Records for this exercise:
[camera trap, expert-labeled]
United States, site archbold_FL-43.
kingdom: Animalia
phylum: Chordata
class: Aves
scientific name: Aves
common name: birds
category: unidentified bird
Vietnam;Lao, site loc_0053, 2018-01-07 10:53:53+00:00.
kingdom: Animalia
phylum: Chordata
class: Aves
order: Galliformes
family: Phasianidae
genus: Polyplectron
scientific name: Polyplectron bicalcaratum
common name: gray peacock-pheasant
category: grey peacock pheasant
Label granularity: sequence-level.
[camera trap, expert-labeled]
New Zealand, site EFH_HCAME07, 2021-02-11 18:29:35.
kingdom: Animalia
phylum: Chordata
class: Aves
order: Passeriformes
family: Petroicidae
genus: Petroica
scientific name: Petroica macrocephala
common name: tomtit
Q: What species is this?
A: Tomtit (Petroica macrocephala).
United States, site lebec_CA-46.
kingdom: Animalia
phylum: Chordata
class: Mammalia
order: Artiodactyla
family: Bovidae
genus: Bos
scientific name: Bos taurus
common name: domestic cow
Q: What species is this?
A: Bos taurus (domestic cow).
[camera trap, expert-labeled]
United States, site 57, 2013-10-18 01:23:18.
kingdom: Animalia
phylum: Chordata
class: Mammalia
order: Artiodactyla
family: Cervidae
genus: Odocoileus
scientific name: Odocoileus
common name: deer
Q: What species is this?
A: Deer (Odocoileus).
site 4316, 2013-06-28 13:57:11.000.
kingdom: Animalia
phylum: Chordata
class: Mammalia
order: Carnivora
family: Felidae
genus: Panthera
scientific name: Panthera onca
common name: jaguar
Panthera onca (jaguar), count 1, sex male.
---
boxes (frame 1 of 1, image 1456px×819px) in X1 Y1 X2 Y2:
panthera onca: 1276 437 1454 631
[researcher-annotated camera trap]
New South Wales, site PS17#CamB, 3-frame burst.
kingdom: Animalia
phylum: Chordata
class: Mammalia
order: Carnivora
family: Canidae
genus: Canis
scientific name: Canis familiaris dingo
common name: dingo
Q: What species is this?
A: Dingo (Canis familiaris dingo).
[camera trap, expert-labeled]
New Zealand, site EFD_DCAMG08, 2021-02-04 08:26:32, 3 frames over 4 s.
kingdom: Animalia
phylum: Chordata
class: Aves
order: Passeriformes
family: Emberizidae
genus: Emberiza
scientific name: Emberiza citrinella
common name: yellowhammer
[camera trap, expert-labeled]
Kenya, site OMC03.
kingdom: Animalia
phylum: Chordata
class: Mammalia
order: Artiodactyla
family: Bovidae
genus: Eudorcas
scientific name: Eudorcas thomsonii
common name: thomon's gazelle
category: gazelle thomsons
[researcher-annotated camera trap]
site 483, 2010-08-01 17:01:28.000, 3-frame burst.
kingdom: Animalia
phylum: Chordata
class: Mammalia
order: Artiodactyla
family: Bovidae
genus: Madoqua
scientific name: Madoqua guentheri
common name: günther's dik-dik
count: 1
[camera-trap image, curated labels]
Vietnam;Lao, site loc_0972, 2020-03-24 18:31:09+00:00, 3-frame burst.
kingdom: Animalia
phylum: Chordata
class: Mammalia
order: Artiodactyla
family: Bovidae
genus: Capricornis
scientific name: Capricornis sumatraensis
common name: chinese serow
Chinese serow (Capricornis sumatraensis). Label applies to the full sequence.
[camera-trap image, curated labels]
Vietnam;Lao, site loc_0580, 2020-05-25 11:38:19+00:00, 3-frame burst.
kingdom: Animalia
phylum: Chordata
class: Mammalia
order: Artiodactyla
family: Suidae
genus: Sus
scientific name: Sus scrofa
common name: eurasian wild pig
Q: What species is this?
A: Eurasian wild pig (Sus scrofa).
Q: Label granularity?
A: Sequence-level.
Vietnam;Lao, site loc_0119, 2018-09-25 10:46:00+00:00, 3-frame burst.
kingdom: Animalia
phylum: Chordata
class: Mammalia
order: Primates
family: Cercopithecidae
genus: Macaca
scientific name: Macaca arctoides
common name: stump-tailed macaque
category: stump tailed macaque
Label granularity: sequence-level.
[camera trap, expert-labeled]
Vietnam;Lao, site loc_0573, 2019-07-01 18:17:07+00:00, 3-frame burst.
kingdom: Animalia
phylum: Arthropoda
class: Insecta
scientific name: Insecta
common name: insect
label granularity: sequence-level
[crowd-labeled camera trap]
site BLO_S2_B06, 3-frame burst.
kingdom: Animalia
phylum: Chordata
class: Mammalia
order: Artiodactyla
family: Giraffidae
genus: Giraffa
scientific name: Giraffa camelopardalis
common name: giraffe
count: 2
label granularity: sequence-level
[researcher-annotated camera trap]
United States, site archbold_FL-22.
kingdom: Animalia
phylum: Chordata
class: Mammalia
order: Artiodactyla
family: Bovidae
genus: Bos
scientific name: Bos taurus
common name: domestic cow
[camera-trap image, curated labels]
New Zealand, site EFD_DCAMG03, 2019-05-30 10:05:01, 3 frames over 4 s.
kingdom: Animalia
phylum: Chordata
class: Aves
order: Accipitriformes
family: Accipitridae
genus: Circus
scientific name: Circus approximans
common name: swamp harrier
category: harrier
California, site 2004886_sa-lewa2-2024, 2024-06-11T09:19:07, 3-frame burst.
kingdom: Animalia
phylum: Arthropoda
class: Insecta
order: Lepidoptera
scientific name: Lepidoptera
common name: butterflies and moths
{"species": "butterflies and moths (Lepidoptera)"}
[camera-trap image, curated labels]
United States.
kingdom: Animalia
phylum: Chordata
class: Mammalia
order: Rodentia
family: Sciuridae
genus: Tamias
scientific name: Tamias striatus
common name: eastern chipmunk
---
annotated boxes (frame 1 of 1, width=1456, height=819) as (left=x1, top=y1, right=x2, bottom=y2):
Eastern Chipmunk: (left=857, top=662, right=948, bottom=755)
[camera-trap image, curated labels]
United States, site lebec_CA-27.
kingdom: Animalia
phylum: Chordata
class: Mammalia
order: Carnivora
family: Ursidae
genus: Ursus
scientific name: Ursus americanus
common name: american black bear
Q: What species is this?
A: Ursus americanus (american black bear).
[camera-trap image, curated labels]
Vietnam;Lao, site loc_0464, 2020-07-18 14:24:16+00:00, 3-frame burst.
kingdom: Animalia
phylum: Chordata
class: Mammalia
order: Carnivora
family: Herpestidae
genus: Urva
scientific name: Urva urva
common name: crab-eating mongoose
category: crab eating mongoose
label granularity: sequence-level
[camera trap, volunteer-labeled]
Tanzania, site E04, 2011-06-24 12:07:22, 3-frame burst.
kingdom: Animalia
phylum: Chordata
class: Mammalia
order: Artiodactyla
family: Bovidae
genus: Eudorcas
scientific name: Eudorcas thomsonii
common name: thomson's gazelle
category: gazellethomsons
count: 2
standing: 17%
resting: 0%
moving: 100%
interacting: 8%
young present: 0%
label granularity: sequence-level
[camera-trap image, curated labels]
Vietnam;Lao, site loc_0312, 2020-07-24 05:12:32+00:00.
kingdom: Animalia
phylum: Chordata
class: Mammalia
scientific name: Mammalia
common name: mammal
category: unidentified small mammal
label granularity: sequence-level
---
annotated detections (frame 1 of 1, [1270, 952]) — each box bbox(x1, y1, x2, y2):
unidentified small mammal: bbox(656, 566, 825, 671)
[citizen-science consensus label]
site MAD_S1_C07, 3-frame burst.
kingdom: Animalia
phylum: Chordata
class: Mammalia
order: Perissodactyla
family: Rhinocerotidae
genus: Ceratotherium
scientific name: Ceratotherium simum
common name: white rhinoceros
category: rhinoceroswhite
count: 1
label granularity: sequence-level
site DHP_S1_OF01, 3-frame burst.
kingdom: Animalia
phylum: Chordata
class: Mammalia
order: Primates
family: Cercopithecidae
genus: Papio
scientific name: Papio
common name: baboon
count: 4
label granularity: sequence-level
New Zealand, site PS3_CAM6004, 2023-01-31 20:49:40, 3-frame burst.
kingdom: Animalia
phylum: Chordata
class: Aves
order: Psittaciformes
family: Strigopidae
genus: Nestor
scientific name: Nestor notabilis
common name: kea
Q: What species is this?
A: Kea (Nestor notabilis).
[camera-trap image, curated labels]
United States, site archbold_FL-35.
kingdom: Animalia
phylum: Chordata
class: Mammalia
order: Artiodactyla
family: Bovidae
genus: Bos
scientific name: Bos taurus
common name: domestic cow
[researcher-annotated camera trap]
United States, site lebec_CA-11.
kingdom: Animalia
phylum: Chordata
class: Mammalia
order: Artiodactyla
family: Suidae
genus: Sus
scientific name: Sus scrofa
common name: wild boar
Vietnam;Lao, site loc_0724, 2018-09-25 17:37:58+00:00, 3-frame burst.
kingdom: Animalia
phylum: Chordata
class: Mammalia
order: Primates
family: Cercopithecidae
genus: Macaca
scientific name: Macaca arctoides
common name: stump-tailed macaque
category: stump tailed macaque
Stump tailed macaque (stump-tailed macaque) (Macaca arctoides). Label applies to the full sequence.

Activity:
Using the material above, transcribe exactly the lines from the line with "genus: Polyplectron" to the line with "scientific name: Petroica macrocephala"; both count, and nothing else goes in.

Task response:
genus: Polyplectron
scientific name: Polyplectron bicalcaratum
common name: gray peacock-pheasant
category: grey peacock pheasant
Label granularity: sequence-level.
[camera trap, expert-labeled]
New Zealand, site EFH_HCAME07, 2021-02-11 18:29:35.
kingdom: Animalia
phylum: Chordata
class: Aves
order: Passeriformes
family: Petroicidae
genus: Petroica
scientific name: Petroica macrocephala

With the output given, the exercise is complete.